Segment Start: Input data
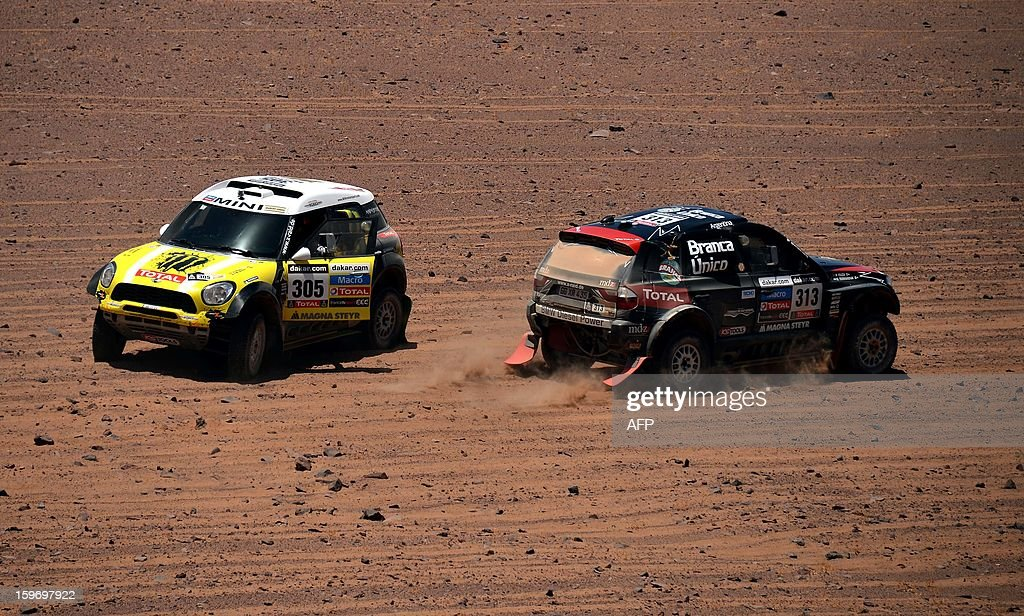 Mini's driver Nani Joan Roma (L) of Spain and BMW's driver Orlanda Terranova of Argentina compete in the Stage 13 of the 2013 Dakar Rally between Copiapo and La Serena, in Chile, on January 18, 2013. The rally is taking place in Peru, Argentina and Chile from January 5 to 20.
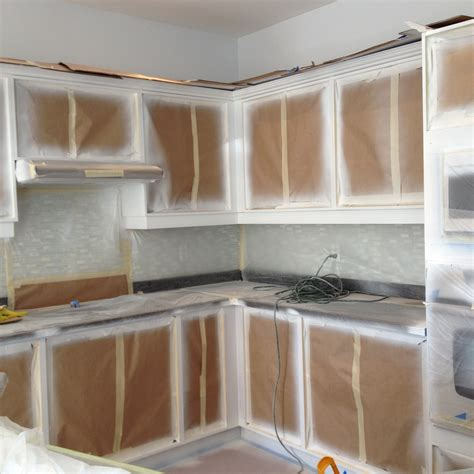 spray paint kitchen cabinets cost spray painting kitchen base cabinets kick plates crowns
Segment End: Input data
Segment Start: Input data
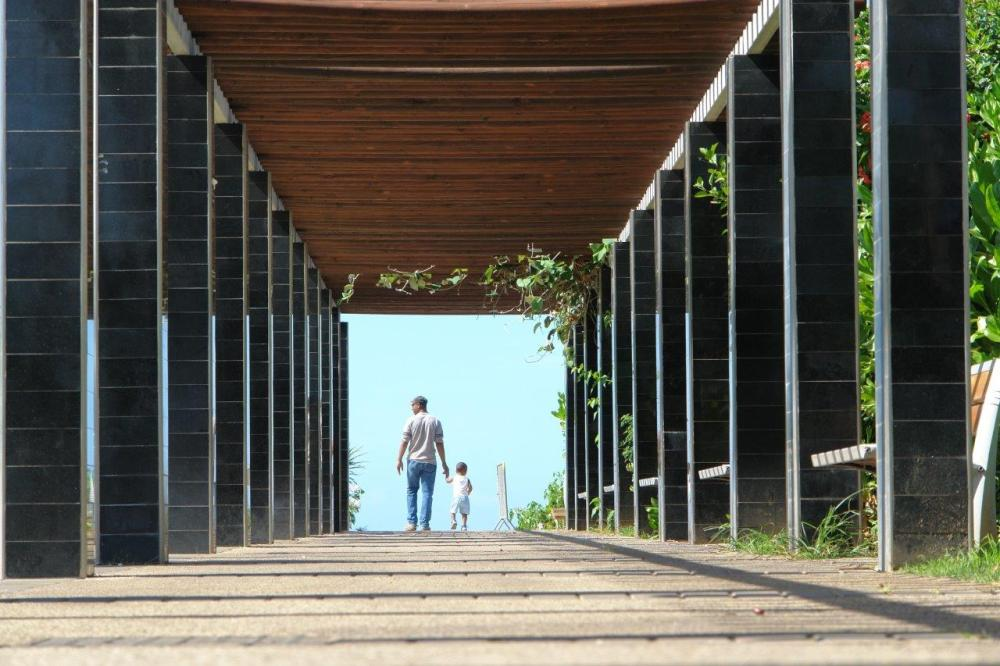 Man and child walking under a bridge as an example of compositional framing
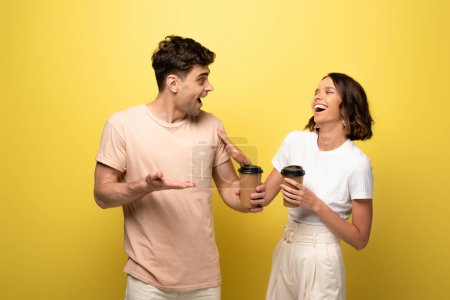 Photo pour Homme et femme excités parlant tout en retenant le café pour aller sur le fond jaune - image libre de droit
Segment End: Input data
Directions for this task: Range to print from the listing above: from the line with "Mini's driver Nani" up to and including the line with "spray paint kitchen". Please print those lines exactly, with no pictures and nothing more.

Answer area:
 Mini's driver Nani Joan Roma (L) of Spain and BMW's driver Orlanda Terranova of Argentina compete in the Stage 13 of the 2013 Dakar Rally between Copiapo and La Serena, in Chile, on January 18, 2013. The rally is taking place in Peru, Argentina and Chile from January 5 to 20.
 spray paint kitchen cabinets cost spray painting kitchen base cabinets kick plates crowns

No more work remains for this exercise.